Se i politici e i cristiani oggi riuscissero a “fare rete”, arricchendosi vicendevolmente e nel “rispetto di tutti” e col sostegno per il “bene di tutti” e non “contro qualcuno”, non avremmo solo un fronte comune ma costruiremmo una sensibilità civile e una cultura religiosa più forte perché nata sul rispetto reciproco e sulla difesa di tutti, riconoscendo che “curare l’interesse di tutti” aiuta a essere veramente liberi, nella fede e nella cittadinanza.

È una questione ecumenica e politica che investe l’esperienza ecclesiale cristiana quanto l’appartenenza di cittadinanza.

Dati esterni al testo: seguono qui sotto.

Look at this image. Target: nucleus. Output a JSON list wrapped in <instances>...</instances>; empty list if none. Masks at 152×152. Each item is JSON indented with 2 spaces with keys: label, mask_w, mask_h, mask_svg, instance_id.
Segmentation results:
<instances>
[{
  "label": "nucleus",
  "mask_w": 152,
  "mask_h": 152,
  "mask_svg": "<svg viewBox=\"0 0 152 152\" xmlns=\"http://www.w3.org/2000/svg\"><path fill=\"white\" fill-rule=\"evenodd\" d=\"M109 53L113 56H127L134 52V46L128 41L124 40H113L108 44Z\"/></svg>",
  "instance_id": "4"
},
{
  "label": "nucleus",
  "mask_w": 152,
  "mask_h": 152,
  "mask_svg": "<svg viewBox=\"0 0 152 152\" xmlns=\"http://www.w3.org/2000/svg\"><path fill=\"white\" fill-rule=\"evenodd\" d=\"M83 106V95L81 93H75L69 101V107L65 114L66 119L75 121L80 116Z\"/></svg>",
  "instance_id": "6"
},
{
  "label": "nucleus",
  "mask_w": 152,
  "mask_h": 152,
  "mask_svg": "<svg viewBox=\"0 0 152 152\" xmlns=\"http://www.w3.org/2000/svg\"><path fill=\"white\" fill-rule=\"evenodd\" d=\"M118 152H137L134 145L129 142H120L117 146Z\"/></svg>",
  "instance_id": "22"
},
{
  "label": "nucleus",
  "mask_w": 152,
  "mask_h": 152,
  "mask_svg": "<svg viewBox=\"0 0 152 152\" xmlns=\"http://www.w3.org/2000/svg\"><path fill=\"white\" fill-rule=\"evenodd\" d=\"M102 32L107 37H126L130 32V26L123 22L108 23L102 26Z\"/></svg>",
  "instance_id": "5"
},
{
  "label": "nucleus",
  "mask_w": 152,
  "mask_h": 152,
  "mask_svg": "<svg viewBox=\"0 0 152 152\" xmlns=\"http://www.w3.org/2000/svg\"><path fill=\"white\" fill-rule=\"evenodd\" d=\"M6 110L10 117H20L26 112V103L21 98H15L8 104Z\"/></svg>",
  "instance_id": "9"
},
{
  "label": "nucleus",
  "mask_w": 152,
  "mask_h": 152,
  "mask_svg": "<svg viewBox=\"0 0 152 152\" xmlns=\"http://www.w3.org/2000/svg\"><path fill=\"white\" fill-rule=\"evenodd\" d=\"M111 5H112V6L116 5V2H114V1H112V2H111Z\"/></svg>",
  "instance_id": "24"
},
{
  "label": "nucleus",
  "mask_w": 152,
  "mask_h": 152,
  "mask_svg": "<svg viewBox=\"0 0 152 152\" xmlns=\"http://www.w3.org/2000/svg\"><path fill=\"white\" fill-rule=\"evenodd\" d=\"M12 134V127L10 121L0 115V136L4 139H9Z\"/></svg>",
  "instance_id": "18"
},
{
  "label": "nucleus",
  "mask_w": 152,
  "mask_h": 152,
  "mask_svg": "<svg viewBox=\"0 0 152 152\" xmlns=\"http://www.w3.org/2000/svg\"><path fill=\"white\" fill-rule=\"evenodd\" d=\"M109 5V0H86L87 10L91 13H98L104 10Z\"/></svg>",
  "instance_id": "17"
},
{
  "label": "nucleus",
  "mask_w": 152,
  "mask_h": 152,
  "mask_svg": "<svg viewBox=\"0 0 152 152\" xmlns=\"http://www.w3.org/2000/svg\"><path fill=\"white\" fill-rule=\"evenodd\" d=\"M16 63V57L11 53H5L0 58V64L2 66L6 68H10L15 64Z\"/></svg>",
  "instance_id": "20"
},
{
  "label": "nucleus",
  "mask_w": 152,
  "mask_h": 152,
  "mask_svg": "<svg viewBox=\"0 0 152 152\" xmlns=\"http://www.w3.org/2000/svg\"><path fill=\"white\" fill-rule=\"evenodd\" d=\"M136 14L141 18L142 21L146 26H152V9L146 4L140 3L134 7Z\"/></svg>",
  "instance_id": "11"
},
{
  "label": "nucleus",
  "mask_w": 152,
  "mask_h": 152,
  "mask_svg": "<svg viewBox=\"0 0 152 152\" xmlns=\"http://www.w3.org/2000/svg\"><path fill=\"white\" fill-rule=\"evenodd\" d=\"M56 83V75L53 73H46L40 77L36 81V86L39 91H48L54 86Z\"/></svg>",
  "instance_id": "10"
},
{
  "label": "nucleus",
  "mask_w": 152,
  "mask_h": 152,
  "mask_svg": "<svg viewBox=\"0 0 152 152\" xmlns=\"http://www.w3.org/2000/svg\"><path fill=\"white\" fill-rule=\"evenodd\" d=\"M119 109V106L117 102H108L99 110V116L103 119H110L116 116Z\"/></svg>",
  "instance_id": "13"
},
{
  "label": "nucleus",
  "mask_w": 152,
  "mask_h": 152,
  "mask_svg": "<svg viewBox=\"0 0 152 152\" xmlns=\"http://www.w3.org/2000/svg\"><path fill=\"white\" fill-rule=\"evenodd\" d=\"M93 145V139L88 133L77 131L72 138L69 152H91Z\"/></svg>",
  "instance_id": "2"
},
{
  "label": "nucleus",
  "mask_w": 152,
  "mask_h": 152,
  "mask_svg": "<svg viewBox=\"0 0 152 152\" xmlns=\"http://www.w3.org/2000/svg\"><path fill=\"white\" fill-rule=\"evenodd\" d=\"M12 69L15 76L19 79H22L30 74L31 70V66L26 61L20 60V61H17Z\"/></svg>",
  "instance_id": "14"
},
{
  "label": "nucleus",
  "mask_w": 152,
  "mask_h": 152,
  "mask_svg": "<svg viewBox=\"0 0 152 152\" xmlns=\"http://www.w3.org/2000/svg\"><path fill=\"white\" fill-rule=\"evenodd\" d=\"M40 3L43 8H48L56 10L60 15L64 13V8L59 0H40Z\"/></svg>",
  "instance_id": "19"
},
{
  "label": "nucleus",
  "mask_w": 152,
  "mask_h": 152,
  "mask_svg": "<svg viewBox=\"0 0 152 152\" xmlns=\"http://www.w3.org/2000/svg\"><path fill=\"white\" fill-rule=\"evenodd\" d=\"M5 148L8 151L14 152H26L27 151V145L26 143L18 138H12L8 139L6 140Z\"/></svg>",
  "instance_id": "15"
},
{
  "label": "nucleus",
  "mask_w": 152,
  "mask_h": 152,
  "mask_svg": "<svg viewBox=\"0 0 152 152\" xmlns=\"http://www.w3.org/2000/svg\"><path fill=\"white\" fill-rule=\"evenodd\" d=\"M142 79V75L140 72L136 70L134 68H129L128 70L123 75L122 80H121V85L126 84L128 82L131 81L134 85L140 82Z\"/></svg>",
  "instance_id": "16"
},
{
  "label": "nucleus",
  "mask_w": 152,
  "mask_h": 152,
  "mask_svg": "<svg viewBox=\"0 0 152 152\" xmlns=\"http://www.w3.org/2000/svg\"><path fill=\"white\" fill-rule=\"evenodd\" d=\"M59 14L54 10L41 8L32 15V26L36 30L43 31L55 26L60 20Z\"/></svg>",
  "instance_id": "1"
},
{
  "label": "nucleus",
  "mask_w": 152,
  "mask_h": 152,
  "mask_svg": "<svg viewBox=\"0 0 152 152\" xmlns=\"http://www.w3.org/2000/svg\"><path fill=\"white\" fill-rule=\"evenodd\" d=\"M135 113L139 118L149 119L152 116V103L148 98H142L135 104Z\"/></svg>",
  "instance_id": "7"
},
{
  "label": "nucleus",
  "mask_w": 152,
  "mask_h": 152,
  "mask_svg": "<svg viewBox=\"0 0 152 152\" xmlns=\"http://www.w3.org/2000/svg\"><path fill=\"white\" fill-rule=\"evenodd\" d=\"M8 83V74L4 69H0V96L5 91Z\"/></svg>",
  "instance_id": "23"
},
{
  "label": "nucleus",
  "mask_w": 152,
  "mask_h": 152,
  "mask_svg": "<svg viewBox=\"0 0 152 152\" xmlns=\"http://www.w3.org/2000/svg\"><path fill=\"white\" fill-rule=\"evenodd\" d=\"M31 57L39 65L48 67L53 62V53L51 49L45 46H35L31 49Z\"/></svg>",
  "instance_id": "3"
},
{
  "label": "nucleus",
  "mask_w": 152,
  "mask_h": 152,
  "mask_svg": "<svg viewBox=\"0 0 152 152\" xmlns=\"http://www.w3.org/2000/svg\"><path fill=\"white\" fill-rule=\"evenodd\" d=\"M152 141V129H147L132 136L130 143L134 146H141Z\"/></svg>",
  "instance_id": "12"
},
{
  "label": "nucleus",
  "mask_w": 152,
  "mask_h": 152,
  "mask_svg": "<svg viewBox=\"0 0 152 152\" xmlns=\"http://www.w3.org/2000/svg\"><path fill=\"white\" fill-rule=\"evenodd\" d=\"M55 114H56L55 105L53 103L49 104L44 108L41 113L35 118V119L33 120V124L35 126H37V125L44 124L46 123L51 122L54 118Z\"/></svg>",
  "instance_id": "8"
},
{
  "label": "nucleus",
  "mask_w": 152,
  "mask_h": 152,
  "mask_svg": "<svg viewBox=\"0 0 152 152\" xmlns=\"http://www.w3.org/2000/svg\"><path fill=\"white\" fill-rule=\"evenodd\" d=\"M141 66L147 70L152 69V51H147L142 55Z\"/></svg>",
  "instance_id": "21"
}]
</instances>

Allora, i cristiani e i politici dovrebbero essere tutti “prelati” nel senso antico del termine: dovrebbero riuscire a “portare al di là” dell’interesse individualistico il proprio e l’altrui agire, in modo da conquistare una libertà democratica solida e solidale, non solo di facciata.

Tutti dovrebbero “preferire” (altro significato di “præferre”) l’interesse comune (come fratelli tesi alla custodia e alla cura di tutti) anziché difendere il proprio orticello. Così, da cittadini, potremmo esercitare il diritto di voto senza mai usarlo come possibilità di prevaricare su qualcuno; e, da credenti, potremmo immergersi nella preghiera senza mai farlo contro qualcuno o rivendicando una verità contro le esperienze.

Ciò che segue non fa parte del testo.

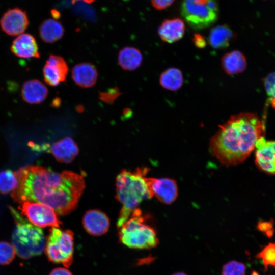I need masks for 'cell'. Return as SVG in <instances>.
I'll list each match as a JSON object with an SVG mask.
<instances>
[{
  "label": "cell",
  "instance_id": "9c48e42d",
  "mask_svg": "<svg viewBox=\"0 0 275 275\" xmlns=\"http://www.w3.org/2000/svg\"><path fill=\"white\" fill-rule=\"evenodd\" d=\"M147 182L152 196L165 204H171L178 196L176 182L169 178H147Z\"/></svg>",
  "mask_w": 275,
  "mask_h": 275
},
{
  "label": "cell",
  "instance_id": "7402d4cb",
  "mask_svg": "<svg viewBox=\"0 0 275 275\" xmlns=\"http://www.w3.org/2000/svg\"><path fill=\"white\" fill-rule=\"evenodd\" d=\"M118 59L119 64L122 69L132 71L141 66L143 56L138 48L127 46L120 50Z\"/></svg>",
  "mask_w": 275,
  "mask_h": 275
},
{
  "label": "cell",
  "instance_id": "8d00e7d4",
  "mask_svg": "<svg viewBox=\"0 0 275 275\" xmlns=\"http://www.w3.org/2000/svg\"><path fill=\"white\" fill-rule=\"evenodd\" d=\"M78 1H82L88 3H91L93 2L95 0H78Z\"/></svg>",
  "mask_w": 275,
  "mask_h": 275
},
{
  "label": "cell",
  "instance_id": "d590c367",
  "mask_svg": "<svg viewBox=\"0 0 275 275\" xmlns=\"http://www.w3.org/2000/svg\"><path fill=\"white\" fill-rule=\"evenodd\" d=\"M172 275H187L186 273L183 272H178L174 273Z\"/></svg>",
  "mask_w": 275,
  "mask_h": 275
},
{
  "label": "cell",
  "instance_id": "5bb4252c",
  "mask_svg": "<svg viewBox=\"0 0 275 275\" xmlns=\"http://www.w3.org/2000/svg\"><path fill=\"white\" fill-rule=\"evenodd\" d=\"M11 51L15 56L24 59L40 57L38 46L34 37L28 33L19 35L12 42Z\"/></svg>",
  "mask_w": 275,
  "mask_h": 275
},
{
  "label": "cell",
  "instance_id": "ba28073f",
  "mask_svg": "<svg viewBox=\"0 0 275 275\" xmlns=\"http://www.w3.org/2000/svg\"><path fill=\"white\" fill-rule=\"evenodd\" d=\"M20 207L24 215L34 225L39 227H52L59 228L61 221L54 210L49 206L31 201L21 203Z\"/></svg>",
  "mask_w": 275,
  "mask_h": 275
},
{
  "label": "cell",
  "instance_id": "f1b7e54d",
  "mask_svg": "<svg viewBox=\"0 0 275 275\" xmlns=\"http://www.w3.org/2000/svg\"><path fill=\"white\" fill-rule=\"evenodd\" d=\"M265 89L271 99L275 100V72L271 73L265 79Z\"/></svg>",
  "mask_w": 275,
  "mask_h": 275
},
{
  "label": "cell",
  "instance_id": "2e32d148",
  "mask_svg": "<svg viewBox=\"0 0 275 275\" xmlns=\"http://www.w3.org/2000/svg\"><path fill=\"white\" fill-rule=\"evenodd\" d=\"M185 31V26L183 21L175 18L164 20L159 26L158 33L162 41L173 43L183 37Z\"/></svg>",
  "mask_w": 275,
  "mask_h": 275
},
{
  "label": "cell",
  "instance_id": "4dcf8cb0",
  "mask_svg": "<svg viewBox=\"0 0 275 275\" xmlns=\"http://www.w3.org/2000/svg\"><path fill=\"white\" fill-rule=\"evenodd\" d=\"M175 0H151L153 6L157 9L162 10L172 4Z\"/></svg>",
  "mask_w": 275,
  "mask_h": 275
},
{
  "label": "cell",
  "instance_id": "ac0fdd59",
  "mask_svg": "<svg viewBox=\"0 0 275 275\" xmlns=\"http://www.w3.org/2000/svg\"><path fill=\"white\" fill-rule=\"evenodd\" d=\"M48 93L47 87L37 79L26 81L21 89L23 99L30 104H39L42 102L47 97Z\"/></svg>",
  "mask_w": 275,
  "mask_h": 275
},
{
  "label": "cell",
  "instance_id": "9a60e30c",
  "mask_svg": "<svg viewBox=\"0 0 275 275\" xmlns=\"http://www.w3.org/2000/svg\"><path fill=\"white\" fill-rule=\"evenodd\" d=\"M71 76L77 86L82 88H90L96 82L98 72L96 67L90 63H80L72 68Z\"/></svg>",
  "mask_w": 275,
  "mask_h": 275
},
{
  "label": "cell",
  "instance_id": "83f0119b",
  "mask_svg": "<svg viewBox=\"0 0 275 275\" xmlns=\"http://www.w3.org/2000/svg\"><path fill=\"white\" fill-rule=\"evenodd\" d=\"M122 93L117 87L111 88L106 91L99 92V99L107 104H113Z\"/></svg>",
  "mask_w": 275,
  "mask_h": 275
},
{
  "label": "cell",
  "instance_id": "484cf974",
  "mask_svg": "<svg viewBox=\"0 0 275 275\" xmlns=\"http://www.w3.org/2000/svg\"><path fill=\"white\" fill-rule=\"evenodd\" d=\"M16 251L13 245L5 241H0V264L8 265L15 258Z\"/></svg>",
  "mask_w": 275,
  "mask_h": 275
},
{
  "label": "cell",
  "instance_id": "3957f363",
  "mask_svg": "<svg viewBox=\"0 0 275 275\" xmlns=\"http://www.w3.org/2000/svg\"><path fill=\"white\" fill-rule=\"evenodd\" d=\"M147 168L122 170L116 178L117 198L122 205L117 226L124 222L144 200L151 198L147 182Z\"/></svg>",
  "mask_w": 275,
  "mask_h": 275
},
{
  "label": "cell",
  "instance_id": "d6986e66",
  "mask_svg": "<svg viewBox=\"0 0 275 275\" xmlns=\"http://www.w3.org/2000/svg\"><path fill=\"white\" fill-rule=\"evenodd\" d=\"M246 60L244 54L238 50L225 53L221 59V66L229 75H234L243 72L246 68Z\"/></svg>",
  "mask_w": 275,
  "mask_h": 275
},
{
  "label": "cell",
  "instance_id": "4316f807",
  "mask_svg": "<svg viewBox=\"0 0 275 275\" xmlns=\"http://www.w3.org/2000/svg\"><path fill=\"white\" fill-rule=\"evenodd\" d=\"M245 265L240 262L232 260L223 267L222 275H245Z\"/></svg>",
  "mask_w": 275,
  "mask_h": 275
},
{
  "label": "cell",
  "instance_id": "d6a6232c",
  "mask_svg": "<svg viewBox=\"0 0 275 275\" xmlns=\"http://www.w3.org/2000/svg\"><path fill=\"white\" fill-rule=\"evenodd\" d=\"M49 275H72V274L66 268L58 267L53 269Z\"/></svg>",
  "mask_w": 275,
  "mask_h": 275
},
{
  "label": "cell",
  "instance_id": "4fadbf2b",
  "mask_svg": "<svg viewBox=\"0 0 275 275\" xmlns=\"http://www.w3.org/2000/svg\"><path fill=\"white\" fill-rule=\"evenodd\" d=\"M82 225L86 232L93 236H100L108 230L109 219L99 210L87 211L82 218Z\"/></svg>",
  "mask_w": 275,
  "mask_h": 275
},
{
  "label": "cell",
  "instance_id": "7a4b0ae2",
  "mask_svg": "<svg viewBox=\"0 0 275 275\" xmlns=\"http://www.w3.org/2000/svg\"><path fill=\"white\" fill-rule=\"evenodd\" d=\"M264 132V124L256 114L232 115L211 138L210 152L223 165H238L251 154Z\"/></svg>",
  "mask_w": 275,
  "mask_h": 275
},
{
  "label": "cell",
  "instance_id": "5b68a950",
  "mask_svg": "<svg viewBox=\"0 0 275 275\" xmlns=\"http://www.w3.org/2000/svg\"><path fill=\"white\" fill-rule=\"evenodd\" d=\"M117 228L120 242L130 248L149 249L158 243L155 230L147 223L139 208Z\"/></svg>",
  "mask_w": 275,
  "mask_h": 275
},
{
  "label": "cell",
  "instance_id": "7c38bea8",
  "mask_svg": "<svg viewBox=\"0 0 275 275\" xmlns=\"http://www.w3.org/2000/svg\"><path fill=\"white\" fill-rule=\"evenodd\" d=\"M68 67L61 57L50 55L43 69L44 81L51 86L64 82L68 73Z\"/></svg>",
  "mask_w": 275,
  "mask_h": 275
},
{
  "label": "cell",
  "instance_id": "277c9868",
  "mask_svg": "<svg viewBox=\"0 0 275 275\" xmlns=\"http://www.w3.org/2000/svg\"><path fill=\"white\" fill-rule=\"evenodd\" d=\"M9 208L15 223L12 243L17 254L25 259L40 255L46 243L43 231L28 222L14 208Z\"/></svg>",
  "mask_w": 275,
  "mask_h": 275
},
{
  "label": "cell",
  "instance_id": "cb8c5ba5",
  "mask_svg": "<svg viewBox=\"0 0 275 275\" xmlns=\"http://www.w3.org/2000/svg\"><path fill=\"white\" fill-rule=\"evenodd\" d=\"M18 185L15 172L6 170L0 172V193L6 194L13 191Z\"/></svg>",
  "mask_w": 275,
  "mask_h": 275
},
{
  "label": "cell",
  "instance_id": "8992f818",
  "mask_svg": "<svg viewBox=\"0 0 275 275\" xmlns=\"http://www.w3.org/2000/svg\"><path fill=\"white\" fill-rule=\"evenodd\" d=\"M180 12L191 28L199 30L215 22L218 16V6L215 0H183Z\"/></svg>",
  "mask_w": 275,
  "mask_h": 275
},
{
  "label": "cell",
  "instance_id": "603a6c76",
  "mask_svg": "<svg viewBox=\"0 0 275 275\" xmlns=\"http://www.w3.org/2000/svg\"><path fill=\"white\" fill-rule=\"evenodd\" d=\"M183 76L178 68L170 67L163 71L160 75L159 81L161 86L169 91H176L183 84Z\"/></svg>",
  "mask_w": 275,
  "mask_h": 275
},
{
  "label": "cell",
  "instance_id": "44dd1931",
  "mask_svg": "<svg viewBox=\"0 0 275 275\" xmlns=\"http://www.w3.org/2000/svg\"><path fill=\"white\" fill-rule=\"evenodd\" d=\"M39 36L41 39L48 43H54L61 39L64 34V28L57 20L47 19L40 25Z\"/></svg>",
  "mask_w": 275,
  "mask_h": 275
},
{
  "label": "cell",
  "instance_id": "52a82bcc",
  "mask_svg": "<svg viewBox=\"0 0 275 275\" xmlns=\"http://www.w3.org/2000/svg\"><path fill=\"white\" fill-rule=\"evenodd\" d=\"M44 251L49 261L68 267L73 259L74 234L69 230L52 227L46 240Z\"/></svg>",
  "mask_w": 275,
  "mask_h": 275
},
{
  "label": "cell",
  "instance_id": "e0dca14e",
  "mask_svg": "<svg viewBox=\"0 0 275 275\" xmlns=\"http://www.w3.org/2000/svg\"><path fill=\"white\" fill-rule=\"evenodd\" d=\"M50 151L58 161L69 163L76 157L79 150L75 142L71 138L66 137L53 143Z\"/></svg>",
  "mask_w": 275,
  "mask_h": 275
},
{
  "label": "cell",
  "instance_id": "8fae6325",
  "mask_svg": "<svg viewBox=\"0 0 275 275\" xmlns=\"http://www.w3.org/2000/svg\"><path fill=\"white\" fill-rule=\"evenodd\" d=\"M29 24L26 13L18 8L8 9L0 20L2 30L10 36H16L23 33Z\"/></svg>",
  "mask_w": 275,
  "mask_h": 275
},
{
  "label": "cell",
  "instance_id": "f546056e",
  "mask_svg": "<svg viewBox=\"0 0 275 275\" xmlns=\"http://www.w3.org/2000/svg\"><path fill=\"white\" fill-rule=\"evenodd\" d=\"M257 228L259 231L264 232L269 238L271 237L273 234L272 222H260L257 225Z\"/></svg>",
  "mask_w": 275,
  "mask_h": 275
},
{
  "label": "cell",
  "instance_id": "6da1fadb",
  "mask_svg": "<svg viewBox=\"0 0 275 275\" xmlns=\"http://www.w3.org/2000/svg\"><path fill=\"white\" fill-rule=\"evenodd\" d=\"M15 173L18 185L11 193L14 201L41 203L62 215L70 213L76 207L85 188L83 176L71 171L59 173L44 167L30 165L21 167Z\"/></svg>",
  "mask_w": 275,
  "mask_h": 275
},
{
  "label": "cell",
  "instance_id": "d4e9b609",
  "mask_svg": "<svg viewBox=\"0 0 275 275\" xmlns=\"http://www.w3.org/2000/svg\"><path fill=\"white\" fill-rule=\"evenodd\" d=\"M256 257L261 259L266 270L268 266L275 267V243H269L257 254Z\"/></svg>",
  "mask_w": 275,
  "mask_h": 275
},
{
  "label": "cell",
  "instance_id": "836d02e7",
  "mask_svg": "<svg viewBox=\"0 0 275 275\" xmlns=\"http://www.w3.org/2000/svg\"><path fill=\"white\" fill-rule=\"evenodd\" d=\"M53 106L58 107L60 104V99L59 98H56L54 99L52 102Z\"/></svg>",
  "mask_w": 275,
  "mask_h": 275
},
{
  "label": "cell",
  "instance_id": "74e56055",
  "mask_svg": "<svg viewBox=\"0 0 275 275\" xmlns=\"http://www.w3.org/2000/svg\"><path fill=\"white\" fill-rule=\"evenodd\" d=\"M251 275H260L258 272L256 271L253 270L252 272Z\"/></svg>",
  "mask_w": 275,
  "mask_h": 275
},
{
  "label": "cell",
  "instance_id": "1f68e13d",
  "mask_svg": "<svg viewBox=\"0 0 275 275\" xmlns=\"http://www.w3.org/2000/svg\"><path fill=\"white\" fill-rule=\"evenodd\" d=\"M193 42L196 47L199 48H204L206 45L205 39L202 36L198 34L194 35Z\"/></svg>",
  "mask_w": 275,
  "mask_h": 275
},
{
  "label": "cell",
  "instance_id": "ffe728a7",
  "mask_svg": "<svg viewBox=\"0 0 275 275\" xmlns=\"http://www.w3.org/2000/svg\"><path fill=\"white\" fill-rule=\"evenodd\" d=\"M234 37L232 30L227 25H218L210 31L208 41L209 45L216 49L228 47Z\"/></svg>",
  "mask_w": 275,
  "mask_h": 275
},
{
  "label": "cell",
  "instance_id": "e575fe53",
  "mask_svg": "<svg viewBox=\"0 0 275 275\" xmlns=\"http://www.w3.org/2000/svg\"><path fill=\"white\" fill-rule=\"evenodd\" d=\"M51 14H52V16L55 18L57 19L59 16H60L59 14H58V12L55 10H52L51 11Z\"/></svg>",
  "mask_w": 275,
  "mask_h": 275
},
{
  "label": "cell",
  "instance_id": "30bf717a",
  "mask_svg": "<svg viewBox=\"0 0 275 275\" xmlns=\"http://www.w3.org/2000/svg\"><path fill=\"white\" fill-rule=\"evenodd\" d=\"M255 161L257 167L268 174L275 175V141L260 138L255 146Z\"/></svg>",
  "mask_w": 275,
  "mask_h": 275
}]
</instances>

Oggi la democrazia come la spiritualità cristiana passa per la capacità relazionale di reciprocità; cittadinanza politica e appartenenza religiosa restano ambigue se non fanno rete per camminare tutti insieme, nel rispetto delle alterità e delle individualità senza mai usare queste contro quelle.

E di questa realtà il vero cristianesimo deve farsi portatore e mediatore, anche in politica.

Grazie a mons. Zuppi e a tutti i “mons. Zuppi” che sono e che verranno.